D’après la littérature scientifique, la distance à partir de laquelle une espèce comme l’aigle royal est susceptible d’être dérangée serait de 1500 m. Or cette espèce étant non seulement plus répandue que le gypaète barbu, mais aussi plus proche des activités humaines, un compromis est fait et il est généralement conseillé de ne pas s’approcher à moins de 300m d’un nid. Quant au gypaète barbu, sa population est plus fragile que celle de l’aigle royal, mais son habitat est aussi plus éloigné des activités humaines. Au final, la littérature scientifique évalue la distance minimale à 700m, ce qui est aussi la distance conseillée par les associations environnementales.

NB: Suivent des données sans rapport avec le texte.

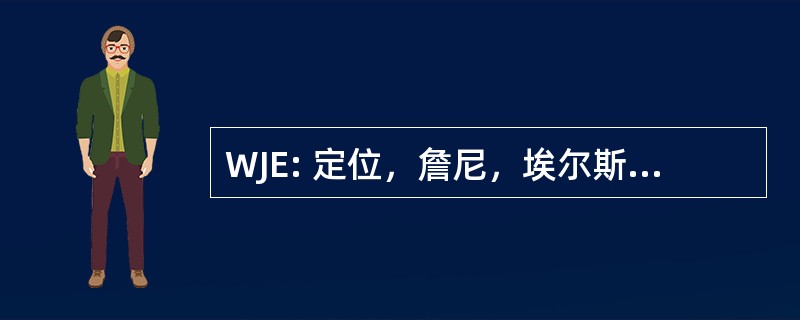 WJE: 定位，詹尼，埃尔斯...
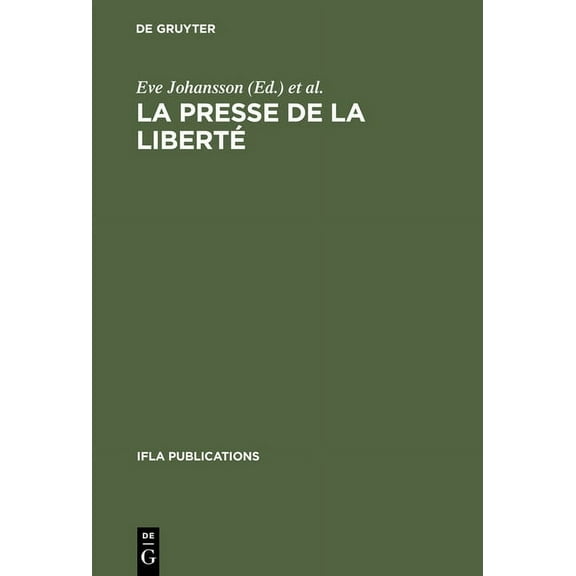 DE GRUYTER

Eve Johansson (Ed.) et al.

LA PRESSE DE LA LIBERTÉ

IFLA PUBLICATIONS

DE
G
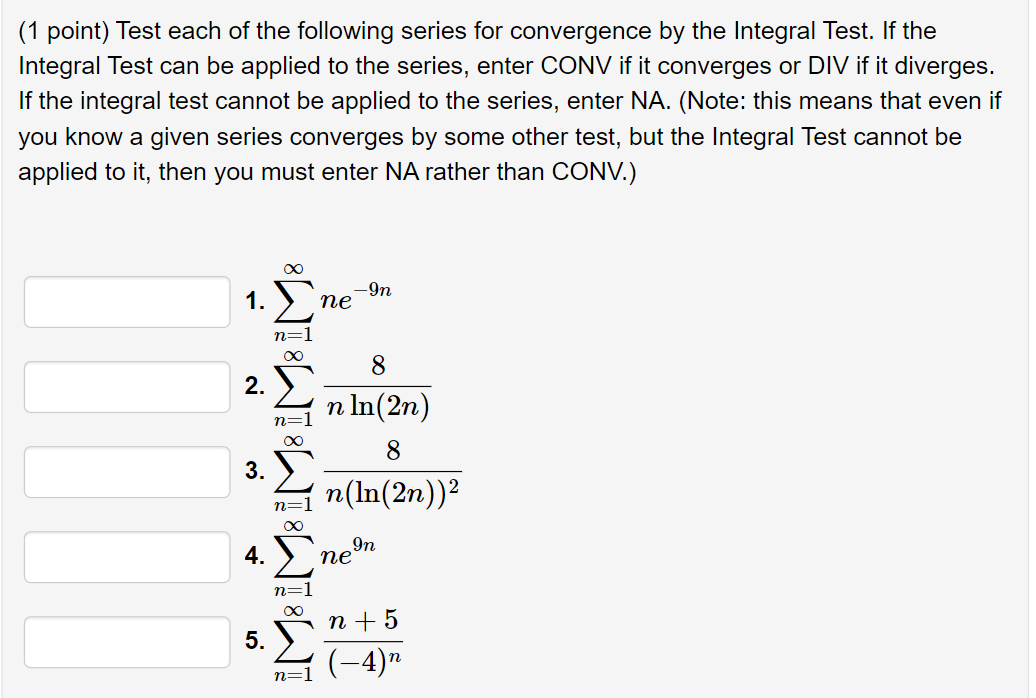 (1 point) Test each of the following series for convergence by the Integral Test. If the Integral Test can be applied to the series, enter CONV if it converges or DIV if it diverges. If the integral test cannot be applied to the series, enter NA. (Note: this means that even if you know a given series converges by some other test, but the Integral Test cannot be applied to it, then you must enter NA rather than CONV.)

1. $\sum_{n=1}^{\infty} ne^{-9n}$

2. $\sum_{n=1}^{\infty} \frac{8}{n\ln(2n)}$

3. $\sum_{n=1}^{\infty} \frac{8}{n(\ln(2n))^2}$

4. $\sum_{n=1}^{\infty} ne^{9n}$

5. $\sum_{n=1}^{\infty} \frac{n+5}{(-4)^n}$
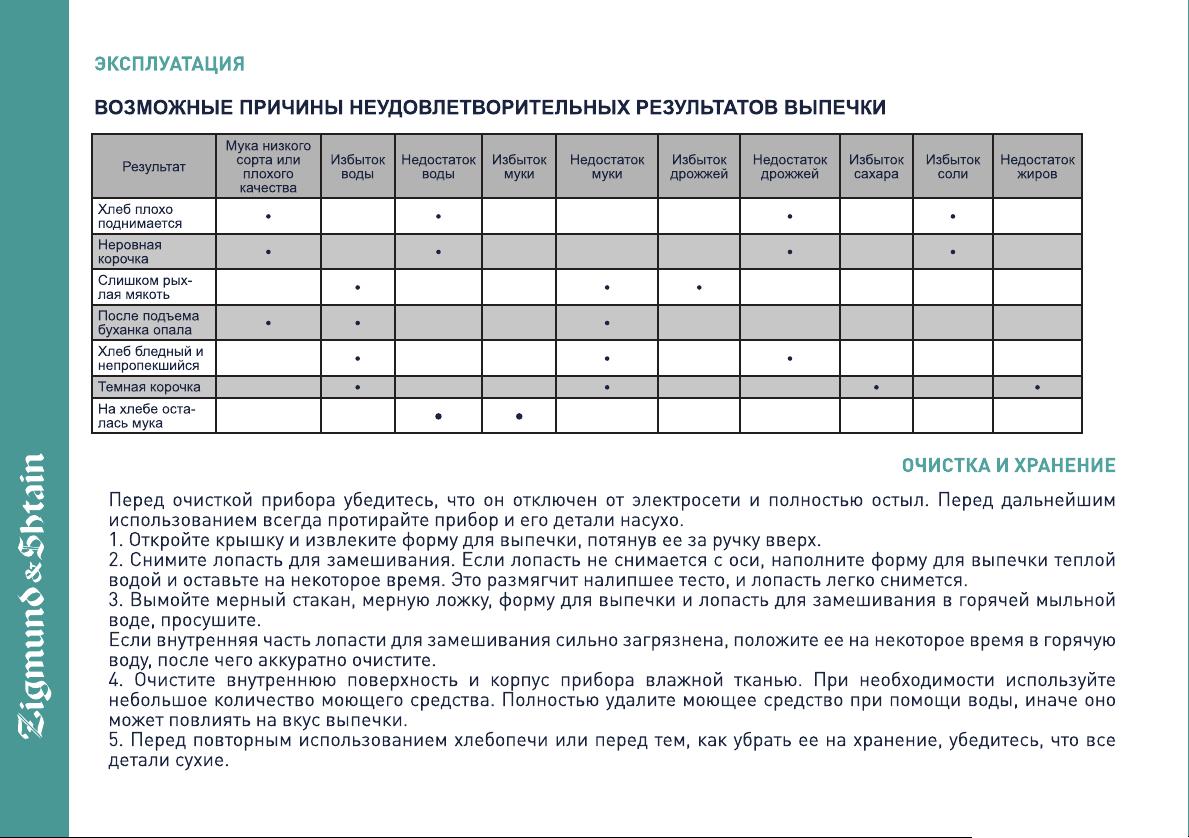 ЭКСПЛУАТАЦИЯ

ВОЗМОЖНЫЕ ПРИЧИНЫ НЕУДОВЛЕТВОРИТЕЛЬНЫХ РЕЗУЛЬТАТОВ ВЫПЕЧКИ

| Результат | Мука низкого сорта или плохого качества | Избыток воды | Недостаток воды | Избыток муки | Недостаток муки | Избыток дрожжей | Недостаток дрожжей | Избыток сахара | Избыток соли | Недостаток жиров |
|---|---|---|---|---|---|---|---|---|---|---|
| Хлеб плохо поднимается | • | | • | | | | • | | • | |
| Неровная корочка | • | | • | | | | • | | • | |
| Слишком рыхлая мякоть | | • | | | • | • | | | | |
| После подъема буханка опала | • | • | | | • | | | | | |
| Хлеб бледный и непропекшийся | | • | | | • | | • | | | |
| Темная корочка | | • | | | • | | | • | | • |
| На хлебе осталась мука | | | • | • | | | | | | |

ОЧИСТКА И ХРАНЕНИЕ

Перед очисткой прибора убедитесь, что он отключен от электросети и полностью остыл. Перед дальнейшим использованием всегда протирайте прибор и его детали насухо.
1. Откройте крышку и извлеките форму для выпечки, потянув ее за ручку вверх.
2. Снимите лопасть для замешивания. Если лопасть не снимается с оси, наполните форму для выпечки теплой водой и оставьте на некоторое время. Это размягчит налипшее тесто, и лопасть легко снимется.
3. Вымойте мерный стакан, мерную ложку, форму для выпечки и лопасть для замешивания в горячей мыльной воде, просушите.
Если внутренняя часть лопасти для замешивания сильно загрязнена, положите ее на некоторое время в горячую воду, после чего аккуратно очистите.
4. Очистите внутреннюю поверхность и корпус прибора влажной тканью. При необходимости используйте небольшое количество моющего средства. Полностью удалите моющее средство при помощи воды, иначе оно может повлиять на вкус выпечки.
5. Перед повторным использованием хлебопечи или перед тем, как убрать ее на хранение, убедитесь, что все детали сухие.

Zigmund & Shtain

Problèmes d’acceptation et initiatives de sensibilisation

Le retour de l’espèce n’est malheureusement pas toujours bien vu par une certaine partie de la population. Dolomie, un jeune Gypaète barbu réintroduit en 2019, a été récemment retrouvé criblé de plomb dans le parc national des Cévennes. Ce n’est pas la première fois que cela se produit et c’est tout à fait scandaleux.
Quant aux pratiquants de la montagne, ils n’ont pas de velléités de nuisance, comme l’attestent unanimement des acteurs de leur protection, à savoir Marie Dorin qui travaille au département de l’Isère sur la commission sport et environnement, mais aussi Adrien Lambert, chargé de mission médiation environnementale à la LPO. D’après eux, la protection du gypaète barbu et de toutes les autres espèces protégées passe par la sensibilisation et les dérangements sont majoritairement dus à une méconnaissance du milieu montagnard et de sa faune.

Pour y remédier, l’application Biodiv’sport permet de consulter les aires qu’il est conseillé d’éviter pour ne pas déranger certaines espèces protégées. Si par exemple vous prévoyez déjà d’aller faire de la cascade de glace du côté de La Grave en février, vous y verrez qu’en 2019, il était déconseillé de grimper dans certaines d’entre elles car un couple nichait à proximité. Les autres espèces protégées, telles que par exemple le tétra lyre ou encore le faucon pèlerin, sont également présentes dans Biodiv’sport.

Capture d’écran de l’application Biodiv’sport. 

Bien que la population de gypaètes barbus semble bénéficier d’une dynamique positive, celle-ci est encore fragile du fait de sa faible reproduction. A l’image de son vol, souvent plané et à l’aspect tranquille, le gypaète barbu prend son temps. Sa présence, notamment sur la falaise du Bargy en Haute-Savoie, est le fruit de presque 40 ans d’actions concertées de l’échelle européenne à l’échelle locale et impliquant tous les acteurs et pratiquants de la montagne. La continuité de sa présence dans nos territoires de montagne sera le fruit du travail de terrain de ces acteurs, mais aussi et surtout du respect des pratiquants pour cette espèce à nulle autre pareille.